Nachweisgesetz: Der Arbeitsvertrag soll digitaler werden

Es sorgte für viel Zusatzaufwand bei Arbeitgebern im Zeitalter der Digitalisierung: Obwohl Arbeitsverträge zunehmend elektronisch abgeschlossen werden, hatte der Gesetzgeber zum 1. August 2022 die rechtlichen Anforderungen an schriftlich niederzulegende Vertragsbedingungen noch einmal erweitert und damit der papierlosen Praxis einen Strich durch die Rechnung gemacht.

Das vierte Bürokratieentlastungsgesetz (BEG IV) soll die Nachweispflichten nun vereinfachen und den Nachweis der wesentlichen Arbeitsbedingungen in Textform genügen lassen. Wie die künftige Regelung ausgestaltet werden soll, wurde in der am 19. Juni 2024 von der Bundesregierung beschlossenen Formulierungshilfe zur Ergänzung des Regierungsentwurfs nun im Einzelnen konkretisiert.

Darum geht es im Nachweisgesetz

Für Arbeitsverträge ist grundsätzlich keine Form vorgeschrieben; sie können auch mündlich oder sogar konkludent wirksam geschlossen werden. Allerdings verpflichtet das Nachweisgesetz den Arbeitgeber, den Arbeitnehmer:innen die wesentlichen Vertragsbedingungen in Schriftform auszuhändigen. In der Praxis bedeutet das aktuell, dass Arbeitsverträge entweder direkt auf Papier mit eigenhändiger Unterschrift geschlossen werden müssen oder der Arbeitgeber die wesentlichen Vertragsbedingungen in einem gesonderten, von ihm eigenhändig unterzeichneten Papier-Dokument festhalten muss.

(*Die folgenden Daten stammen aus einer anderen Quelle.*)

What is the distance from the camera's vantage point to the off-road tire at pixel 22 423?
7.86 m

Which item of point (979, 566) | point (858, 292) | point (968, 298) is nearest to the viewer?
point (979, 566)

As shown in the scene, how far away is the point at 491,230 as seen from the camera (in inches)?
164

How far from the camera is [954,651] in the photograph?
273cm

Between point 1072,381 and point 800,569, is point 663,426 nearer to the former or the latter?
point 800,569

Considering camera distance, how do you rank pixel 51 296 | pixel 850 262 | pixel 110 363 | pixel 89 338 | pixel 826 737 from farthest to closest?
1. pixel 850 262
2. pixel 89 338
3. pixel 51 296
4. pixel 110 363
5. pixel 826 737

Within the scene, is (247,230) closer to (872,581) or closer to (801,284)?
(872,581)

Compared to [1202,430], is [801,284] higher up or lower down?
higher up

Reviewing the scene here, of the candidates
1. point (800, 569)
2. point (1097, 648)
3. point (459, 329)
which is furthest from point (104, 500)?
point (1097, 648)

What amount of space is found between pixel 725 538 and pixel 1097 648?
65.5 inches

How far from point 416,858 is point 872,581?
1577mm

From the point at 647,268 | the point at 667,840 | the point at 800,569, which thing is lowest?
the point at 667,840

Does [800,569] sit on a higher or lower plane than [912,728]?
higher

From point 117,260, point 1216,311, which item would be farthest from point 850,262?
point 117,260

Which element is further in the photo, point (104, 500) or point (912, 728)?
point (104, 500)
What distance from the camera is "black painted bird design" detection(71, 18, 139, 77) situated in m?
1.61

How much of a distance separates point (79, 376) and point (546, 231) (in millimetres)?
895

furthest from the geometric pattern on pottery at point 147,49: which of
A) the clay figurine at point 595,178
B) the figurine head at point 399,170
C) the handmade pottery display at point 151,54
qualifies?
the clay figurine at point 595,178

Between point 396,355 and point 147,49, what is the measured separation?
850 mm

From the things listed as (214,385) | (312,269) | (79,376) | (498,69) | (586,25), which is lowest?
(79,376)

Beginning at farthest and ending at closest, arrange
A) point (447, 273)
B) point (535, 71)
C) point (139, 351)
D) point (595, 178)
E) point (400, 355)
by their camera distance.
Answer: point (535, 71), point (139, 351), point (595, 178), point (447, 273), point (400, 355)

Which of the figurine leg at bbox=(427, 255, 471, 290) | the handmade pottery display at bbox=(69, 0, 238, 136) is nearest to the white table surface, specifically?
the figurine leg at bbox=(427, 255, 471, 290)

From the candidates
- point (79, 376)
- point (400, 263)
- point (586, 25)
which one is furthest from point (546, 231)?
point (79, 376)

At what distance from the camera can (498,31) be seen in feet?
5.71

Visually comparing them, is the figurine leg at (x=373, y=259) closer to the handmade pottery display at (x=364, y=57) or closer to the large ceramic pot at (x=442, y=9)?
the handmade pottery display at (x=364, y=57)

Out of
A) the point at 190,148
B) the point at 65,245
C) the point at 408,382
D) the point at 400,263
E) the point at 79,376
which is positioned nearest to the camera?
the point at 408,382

Die EU-Richtlinie 2019/1152 über transparente und vorhersehbare Arbeitsbedingungen, aufgrund derer der Katalog der Nachweispflichten im Jahr 2022 erweitert wurde, sieht ein solches Schriftformerfordernis nicht vor, sondern erlaubt auch die Übermittlung des Nachweises in elektronischer Form.

Unterschiedliche Positionen von Bundesregierung und Bundesrat

 Noch besteht keine Einigkeit, wie weit die Vereinfachung gehen soll. Während die Bundesregierung im Regierungsentwurf vorgesehen hatte, dass nur die elektronische Form gem. § 126a BGB, die eine sog. qualifizierte elektronische Signatur erfordert, für den Nachweis ausreichend sein soll, forderte der Bundesrat in seiner Stellungnahme eine Reduzierung der Anforderungen auf Textform (womit zum Beispiel eine Übersendung des Nachweises per E-Mail ausreichend wäre). Diesen Vorschlag griff die Bundesregierung auf und verständigte sich noch im März darauf, die Textform als Mindestanforderung für den Nachweis der wesentlichen Arbeitsbedingungen genügen zu lassen.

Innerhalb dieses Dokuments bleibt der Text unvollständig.